Considering the Options
The flow rate in the river water system needed to be increased to 4,500 gpm. As previously stated, a fluid piping system is made of the pump, process and control elements. Increasing the flow rate to 4,500 gpm in the existing system resulted in a head loss in the supply header of 767 feet, or a total pump head of 1,102 feet. Each element affects the total system operation, and when users need to increase the system flow, their first thought is to call the pump manufacturer.
When the pump manufacturer was called, he stated that the existing pumps could not meet the head required for the new flow rate because the installed vertical turbine pumps were not designed for more than 10 stages. Additional pumps were not an option because there was no space in the pump house for the added pumps. As a result, the pump sales representative suggested replacing the existing pumps with higher-capacity pumps. The plant's utility manager was concerned the larger pumps would increase the site's electrical utility demand charges.
In this system, the process elements consist of the river, mine reservoir and the interconnecting piping complete with valves and fittings. Because the fluid velocity in the 12-inch supply header was so great, installing a new pipeline parallel to the existing pipe was considered. This would allow for a greater flow rate and minimize the head loss in the supply header.
The cost to operate the existing system with four pumps running 8,000 hours per year with a power cost of $0.03 a kilowatt/hour was approximately $358,000 per year. Installing a 20-inch pipeline in parallel to the existing supply header resulted in a head loss in the supply header of only 51 feet. As a result, the new pump head requirement was only 406 feet.

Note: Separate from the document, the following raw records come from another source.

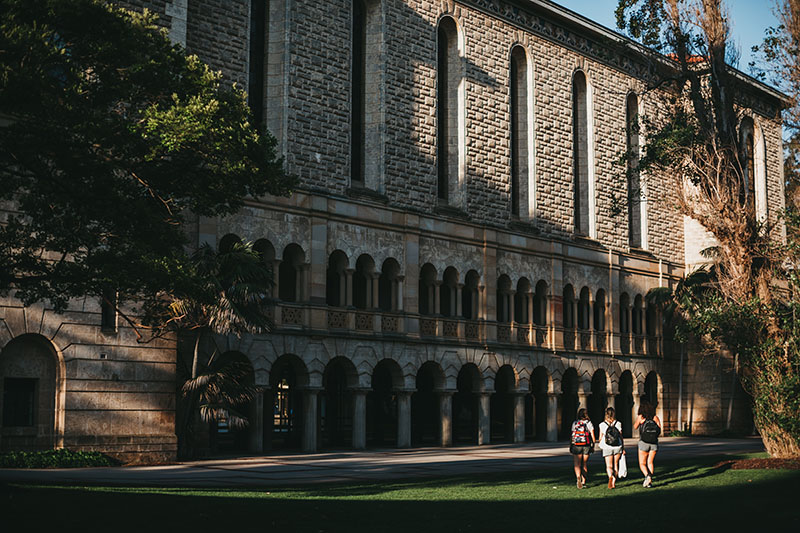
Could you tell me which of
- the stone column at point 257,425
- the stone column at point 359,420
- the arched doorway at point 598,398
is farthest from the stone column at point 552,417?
the stone column at point 257,425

Discussions with the pump supplier determined that two of the existing pumps with only five stages per pump could deliver 2,350 gpm with 390 feet of head, resulting in a total system flow rate of 4,700 gpm. The existing pumps have an efficiency of 83 percent at this flow rate, resulting in an annual operating cost of $106,000. This created an annual energy savings of more than $250,000 across the existing system.

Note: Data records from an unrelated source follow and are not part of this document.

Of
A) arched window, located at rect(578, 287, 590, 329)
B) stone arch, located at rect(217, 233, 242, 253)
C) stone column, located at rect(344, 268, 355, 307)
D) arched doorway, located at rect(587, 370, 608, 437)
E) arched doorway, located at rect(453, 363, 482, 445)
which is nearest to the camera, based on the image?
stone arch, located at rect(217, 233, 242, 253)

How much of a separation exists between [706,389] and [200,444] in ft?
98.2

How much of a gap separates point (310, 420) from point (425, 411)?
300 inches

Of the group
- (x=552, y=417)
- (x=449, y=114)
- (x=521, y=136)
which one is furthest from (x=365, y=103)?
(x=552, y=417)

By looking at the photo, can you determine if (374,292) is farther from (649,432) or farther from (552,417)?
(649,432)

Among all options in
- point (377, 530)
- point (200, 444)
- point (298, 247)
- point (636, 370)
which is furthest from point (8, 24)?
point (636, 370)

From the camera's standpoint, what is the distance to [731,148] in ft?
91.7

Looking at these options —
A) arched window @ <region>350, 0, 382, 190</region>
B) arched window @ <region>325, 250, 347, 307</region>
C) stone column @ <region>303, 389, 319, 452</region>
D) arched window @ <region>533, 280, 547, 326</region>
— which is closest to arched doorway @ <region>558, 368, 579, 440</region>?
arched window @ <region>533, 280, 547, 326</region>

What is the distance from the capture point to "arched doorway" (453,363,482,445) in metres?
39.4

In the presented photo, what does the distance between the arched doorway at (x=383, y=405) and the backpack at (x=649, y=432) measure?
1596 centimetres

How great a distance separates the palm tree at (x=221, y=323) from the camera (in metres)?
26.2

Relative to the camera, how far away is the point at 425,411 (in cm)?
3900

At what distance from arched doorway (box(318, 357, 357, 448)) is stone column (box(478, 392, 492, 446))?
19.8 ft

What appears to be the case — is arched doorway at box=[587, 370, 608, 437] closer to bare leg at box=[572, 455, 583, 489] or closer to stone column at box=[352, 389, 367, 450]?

The cost to replace the five existing pumps with new, larger pumps to meet the increased system flow rate and head was in the same price range as adding the 20-inch pipeline. Because the addition of the pumps would do nothing to reduce the energy consumption of the existing system, the client decided to install the pipeline instead of considering pump replacements.

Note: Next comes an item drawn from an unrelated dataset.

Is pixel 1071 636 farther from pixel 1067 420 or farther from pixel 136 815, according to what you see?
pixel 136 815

After the client had installed the pipeline in parallel, I called to see how the system changes had turned out. He sent me an as-built model of the system, and I noticed that the last 3,000 feet of the new pipeline was 24 inches in diameter. I asked if there was a reason for the larger pipe diameter in the new pipeline. He responded that they had purchased all the 20-inch pipe in Western Canada and wanted to get the improvement made as quickly as possible, so they purchased 24-inch diameter pipe for the remainder. In addition, the utility documented the $250,000 savings in energy cost.
As you can see, there are three elements in a fluid piping system. As they all work together, they have an effect on how the system operates. It is best to consider all options when looking at any piping system.